Spatio-temporal Data-driven Modeling and eXplainable Artificial Intelligence for Early-season Yield Prediction from Satellite Imagery Data

GIMA
M-GEO
M-SE
STAMP
M-SE Core knowledge areas
Spatial Information Science (SIS)
Additional Remarks

A good command of Python programming is essential for successfully implementing this research.

Staff Involved: Mahdi Farnaghi, Raul Zurita Milla

Topic description

The accurate prediction of crop yields is a critical element in ensuring global food security, managing agricultural markets and supporting the decision-making processes of farmers and policymakers. Traditional yield prediction methods, which usually rely on ground surveys and historical data, can be time-consuming and may not reflect current environmental conditions accurately. The emergence of satellite imagery and advanced computational techniques has opened new possibilities for early-season yield prediction, which is vital for proactive agricultural management.

This research aims to harness the potential of spatio-temporal data-driven modelling and eXplainable Artificial Intelligence (XAI) for predicting crop yields using satellite imagery. The goal is to develop models that not only provide accurate yield predictions but also shed light on the influencing factors and the internal decision-making processes of machine learning (ML) and deep learning (DL) algorithms. By doing so, we intend to make AI decisions more transparent and understandable.

Topic objectives and methodology

Objectives

This research aims to bridge this gap by using XAI methods to enhance the transparency and trustworthiness of spatio-temporal DL models used for yield predictions. The goal is to develop a model that accurately predicts crop yields while providing intuitive explanations of its predictions, aligning with the users' understanding and expectations. The idea is to use such explanations and understandings of the model to enhance the modelling procedure and facilitate early-season yield predictions.

Some of the objectives that can be considered for this study are as follows:

  1. To develop a spatio-temporal model based on ML (RF, SVM, etc.) or DL (e.g., RNN, CNN, Transformers, etc.) for crop yield prediction from satellite imagery.
  2. To evaluate the accuracy and reliability of the model in comparison to existing methods.
  3. To exploit XAI to provide insight into how the model predicts the yield from the input time series and compares it with the phenological knowledge about the crop life cycle.
  4. To explore the earliest possible period in the season that provides an accurate and unbiased yield estimation accuracy.
  5. To utilise XAI methods to improve the model’s prediction by fixing unexpected bias.
  6. To investigate how the model can be generalised to other regions and periods.

Data

The study will utilise a range of Earth observation data. The data will encompass various spectral bands and temporal resolutions to capture the dynamic nature of crop growth and environmental conditions. Building on two prior MSc projects, this research will access and further develop the datasets produced in those studies.
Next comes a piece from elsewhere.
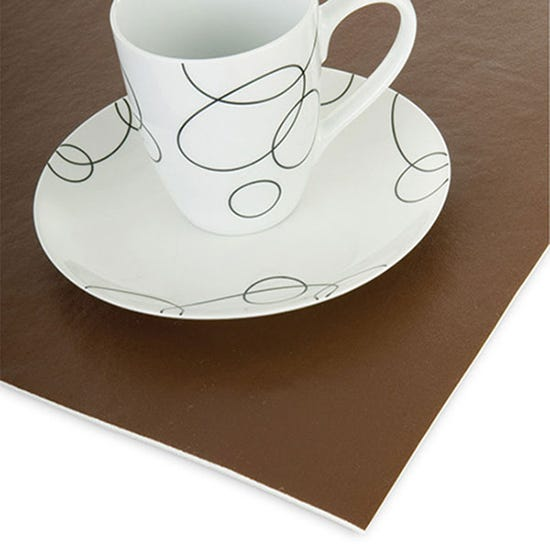 Brown Executive Felt Table Protector Brown undefined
In addition, the following dataset could be incorporated in the modelling process:

Methodology

Preprocessing: Data preprocessing will involve normalisation, augmentation, and handling of missing data. Temporal data alignment and noise reduction techniques will be applied to ensure data quality.
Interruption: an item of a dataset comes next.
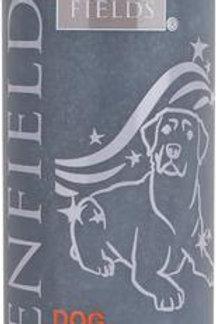Greenfields Dog Black Coat Shampoo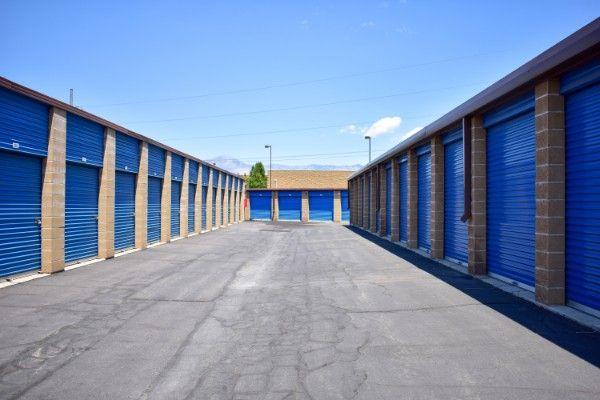 STOR-N-LOCK Self Storage - Riverdale - Ogden 4343 Riverdale Road Riverdale, UT - Photo 3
Model Development: The model will employ ML and DL algorithms, RF, CNN, RNNs, Transformers, or hybrid methods to capture spatial and temporal dependencies in the data.
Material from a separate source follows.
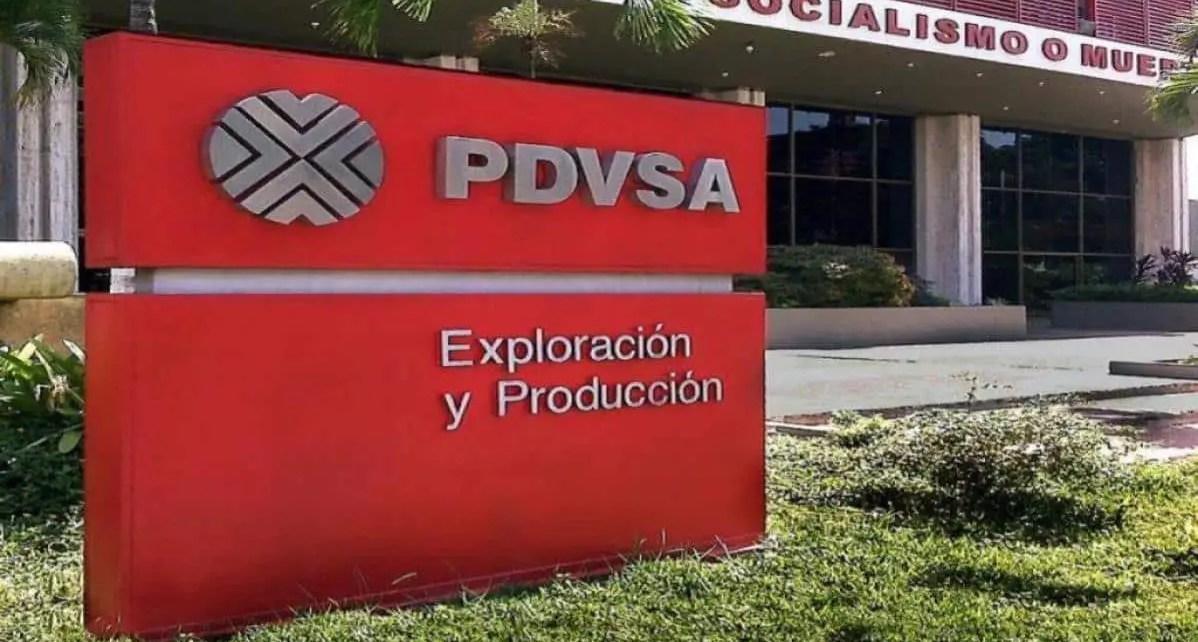 PDVSA aumenta env?o de petroleo a Cuba ante la escasez registrada en Enero, En Cuba la escasez de combustible hace mella en la industria azucarero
Integration of XAI: XAI techniques will make the model's decisions explainable. Selection of the XAI model will depend on the chosen ML/DL algorithm and the research needs. A comparison of XAI methods is needed to determine the suitable method.

Validation and Testing: The model will be validated using a subset of the data, and its performance will be compared against the two developed yield prediction models in the previous master thesis in ITC. Metrics such as Mean Absolute Error (MAE) and R-squared will be used to assess accuracy.

References for further reading

[1]          van Klompenburg, T., Kassahun, A., and Catal, C. (2020). Crop yield prediction using machine learning: A systematic literature review. Computers and Electronics in Agriculture, 177, 105709.

[2]          Oikonomidis, A., Catal, C., and Kassahun, A. (2023). Deep learning for crop yield prediction: a systematic literature review. New Zealand Journal of Crop and Horticultural Science, 51(1), 1-26.

[3]          Hall, O., Ohlsson, M., and Rögnvaldsson, T. (2022). A review of explainable AI in the satellite data, deep machine learning, and human poverty domain. Patterns, 3(10), 100600.

[4]          Masrur, A., and et al. (2021). Interpretable machine learning for analysing heterogeneous drivers of geographic events in space-time. International Journal of Geographical Information Science, 1.